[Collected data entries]
::::
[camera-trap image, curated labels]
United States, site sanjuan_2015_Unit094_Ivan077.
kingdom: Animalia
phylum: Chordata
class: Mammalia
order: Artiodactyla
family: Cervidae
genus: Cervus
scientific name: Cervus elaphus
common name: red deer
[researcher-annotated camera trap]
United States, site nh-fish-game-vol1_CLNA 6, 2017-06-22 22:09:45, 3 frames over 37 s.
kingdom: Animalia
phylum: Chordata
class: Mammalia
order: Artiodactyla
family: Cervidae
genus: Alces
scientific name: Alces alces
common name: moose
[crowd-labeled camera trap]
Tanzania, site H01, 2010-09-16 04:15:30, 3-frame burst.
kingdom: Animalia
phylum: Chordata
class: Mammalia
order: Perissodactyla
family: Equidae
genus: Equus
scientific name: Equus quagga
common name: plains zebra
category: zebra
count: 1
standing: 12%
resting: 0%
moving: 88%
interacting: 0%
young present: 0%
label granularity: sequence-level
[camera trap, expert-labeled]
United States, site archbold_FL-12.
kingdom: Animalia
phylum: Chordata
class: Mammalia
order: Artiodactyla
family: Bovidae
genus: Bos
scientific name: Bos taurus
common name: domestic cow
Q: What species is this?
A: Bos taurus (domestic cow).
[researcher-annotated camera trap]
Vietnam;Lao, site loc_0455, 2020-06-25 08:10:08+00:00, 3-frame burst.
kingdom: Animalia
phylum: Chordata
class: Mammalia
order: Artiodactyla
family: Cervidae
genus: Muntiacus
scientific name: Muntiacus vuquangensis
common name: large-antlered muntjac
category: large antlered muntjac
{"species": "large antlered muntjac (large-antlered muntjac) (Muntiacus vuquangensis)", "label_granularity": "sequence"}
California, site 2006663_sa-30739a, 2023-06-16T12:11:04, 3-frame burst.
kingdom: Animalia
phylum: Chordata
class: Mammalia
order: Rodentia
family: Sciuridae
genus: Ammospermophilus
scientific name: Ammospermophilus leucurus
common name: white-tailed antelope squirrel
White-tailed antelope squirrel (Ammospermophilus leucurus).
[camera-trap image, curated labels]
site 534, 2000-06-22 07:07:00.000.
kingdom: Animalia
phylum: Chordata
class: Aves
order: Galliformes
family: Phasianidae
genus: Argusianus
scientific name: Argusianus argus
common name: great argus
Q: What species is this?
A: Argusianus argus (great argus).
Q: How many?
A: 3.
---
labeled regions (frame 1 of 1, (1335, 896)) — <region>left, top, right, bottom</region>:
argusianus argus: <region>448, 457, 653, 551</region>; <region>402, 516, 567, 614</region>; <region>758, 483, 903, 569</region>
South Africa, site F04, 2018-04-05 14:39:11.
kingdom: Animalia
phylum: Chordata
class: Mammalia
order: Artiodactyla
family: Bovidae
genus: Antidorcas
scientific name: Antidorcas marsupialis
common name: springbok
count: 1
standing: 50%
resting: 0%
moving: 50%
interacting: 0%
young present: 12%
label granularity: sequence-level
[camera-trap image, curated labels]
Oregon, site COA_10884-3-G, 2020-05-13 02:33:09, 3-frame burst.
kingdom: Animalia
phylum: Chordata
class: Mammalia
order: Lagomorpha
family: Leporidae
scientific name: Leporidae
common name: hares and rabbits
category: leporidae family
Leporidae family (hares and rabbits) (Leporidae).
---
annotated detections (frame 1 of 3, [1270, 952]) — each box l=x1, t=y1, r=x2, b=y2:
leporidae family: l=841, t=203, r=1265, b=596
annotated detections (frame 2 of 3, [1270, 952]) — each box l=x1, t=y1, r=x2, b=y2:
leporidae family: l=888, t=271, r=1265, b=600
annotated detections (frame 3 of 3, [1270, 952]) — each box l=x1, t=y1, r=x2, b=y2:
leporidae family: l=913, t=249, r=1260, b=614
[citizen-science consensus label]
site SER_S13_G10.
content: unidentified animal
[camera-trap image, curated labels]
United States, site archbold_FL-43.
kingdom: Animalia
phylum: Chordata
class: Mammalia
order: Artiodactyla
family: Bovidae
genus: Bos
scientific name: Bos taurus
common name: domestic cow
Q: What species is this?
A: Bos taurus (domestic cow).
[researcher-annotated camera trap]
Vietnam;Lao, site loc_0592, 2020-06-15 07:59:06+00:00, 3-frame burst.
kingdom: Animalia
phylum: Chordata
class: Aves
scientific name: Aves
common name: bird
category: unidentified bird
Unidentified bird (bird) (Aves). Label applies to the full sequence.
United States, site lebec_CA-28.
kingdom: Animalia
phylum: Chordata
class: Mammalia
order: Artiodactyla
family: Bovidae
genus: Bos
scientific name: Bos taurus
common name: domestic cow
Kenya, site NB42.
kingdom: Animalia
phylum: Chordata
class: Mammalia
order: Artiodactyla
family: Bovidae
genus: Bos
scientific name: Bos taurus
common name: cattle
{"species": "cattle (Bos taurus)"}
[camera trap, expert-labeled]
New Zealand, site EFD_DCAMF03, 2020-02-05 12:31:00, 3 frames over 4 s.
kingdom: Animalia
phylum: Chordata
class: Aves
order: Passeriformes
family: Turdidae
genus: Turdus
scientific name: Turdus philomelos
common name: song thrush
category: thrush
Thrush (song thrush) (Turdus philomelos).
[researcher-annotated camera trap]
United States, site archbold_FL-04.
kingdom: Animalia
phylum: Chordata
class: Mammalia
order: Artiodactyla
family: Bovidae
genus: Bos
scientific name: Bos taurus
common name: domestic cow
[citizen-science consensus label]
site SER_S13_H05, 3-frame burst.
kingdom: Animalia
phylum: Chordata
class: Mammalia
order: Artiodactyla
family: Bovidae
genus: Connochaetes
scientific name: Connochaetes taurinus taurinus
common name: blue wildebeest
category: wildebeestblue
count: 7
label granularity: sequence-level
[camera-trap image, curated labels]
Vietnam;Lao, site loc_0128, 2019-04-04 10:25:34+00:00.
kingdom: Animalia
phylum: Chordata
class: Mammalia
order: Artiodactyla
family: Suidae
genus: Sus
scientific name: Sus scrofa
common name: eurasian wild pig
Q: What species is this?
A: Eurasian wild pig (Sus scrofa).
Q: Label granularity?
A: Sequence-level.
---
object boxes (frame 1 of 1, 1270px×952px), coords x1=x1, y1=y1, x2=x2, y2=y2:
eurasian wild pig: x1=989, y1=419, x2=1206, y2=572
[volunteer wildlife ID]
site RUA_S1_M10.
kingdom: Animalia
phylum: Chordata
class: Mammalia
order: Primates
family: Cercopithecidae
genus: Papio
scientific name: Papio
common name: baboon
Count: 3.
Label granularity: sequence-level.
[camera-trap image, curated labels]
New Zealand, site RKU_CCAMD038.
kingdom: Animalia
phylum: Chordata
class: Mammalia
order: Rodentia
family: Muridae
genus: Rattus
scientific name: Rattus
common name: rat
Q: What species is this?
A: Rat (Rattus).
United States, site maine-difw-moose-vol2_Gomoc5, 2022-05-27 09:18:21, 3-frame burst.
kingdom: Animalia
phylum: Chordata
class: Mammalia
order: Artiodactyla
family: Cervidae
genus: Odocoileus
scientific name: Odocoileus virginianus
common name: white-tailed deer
::::
— What the task requires —
Retype only this portion of the data above: the line containing "category: wildebeestblue", the line containing "common name: eurasian wild pig", and all lines between them, exactly.

— Result —
category: wildebeestblue
count: 7
label granularity: sequence-level
[camera-trap image, curated labels]
Vietnam;Lao, site loc_0128, 2019-04-04 10:25:34+00:00.
kingdom: Animalia
phylum: Chordata
class: Mammalia
order: Artiodactyla
family: Suidae
genus: Sus
scientific name: Sus scrofa
common name: eurasian wild pig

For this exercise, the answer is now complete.